> _Set problem_:
Quote the entries below word for word, starting at the beginning of the entries and ending at the line that contains "exposed truck tire [808, 272, 872, 304]", with both ends included. Leave the pictures out of your answer.

(Image entries on named regions)
******************************

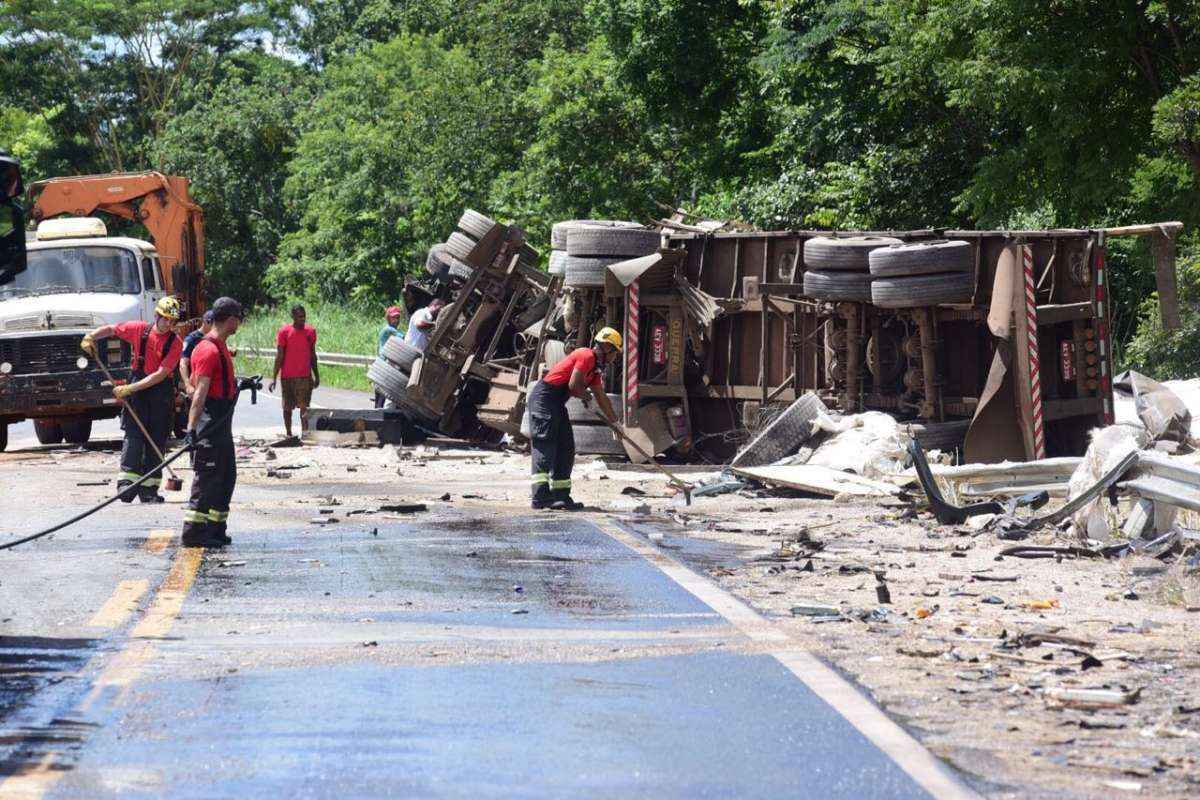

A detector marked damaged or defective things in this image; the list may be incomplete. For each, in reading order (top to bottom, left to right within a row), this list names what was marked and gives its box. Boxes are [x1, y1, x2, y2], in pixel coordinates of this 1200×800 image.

exposed truck tire [564, 255, 624, 290]
exposed truck tire [556, 219, 648, 250]
exposed truck tire [568, 227, 660, 258]
exposed truck tire [808, 272, 872, 304]
exposed truck tire [808, 236, 900, 274]
exposed truck tire [872, 241, 976, 278]
exposed truck tire [872, 276, 976, 310]
overturned truck [370, 209, 1176, 466]
exposed truck tire [386, 338, 424, 376]
exposed truck tire [568, 394, 624, 424]
exposed truck tire [33, 422, 63, 446]
exposed truck tire [60, 418, 92, 444]
exposed truck tire [576, 424, 628, 456]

******************************

> _In response_:
A detector marked damaged or defective things in this image; the list may be incomplete. For each, in reading order (top to bottom, left to right within a row), this list names what was marked and gives its box. Boxes are [x1, y1, x2, y2], in pixel coordinates of this 1200×800 image.

exposed truck tire [564, 255, 624, 290]
exposed truck tire [556, 219, 648, 250]
exposed truck tire [568, 227, 660, 258]
exposed truck tire [808, 272, 872, 304]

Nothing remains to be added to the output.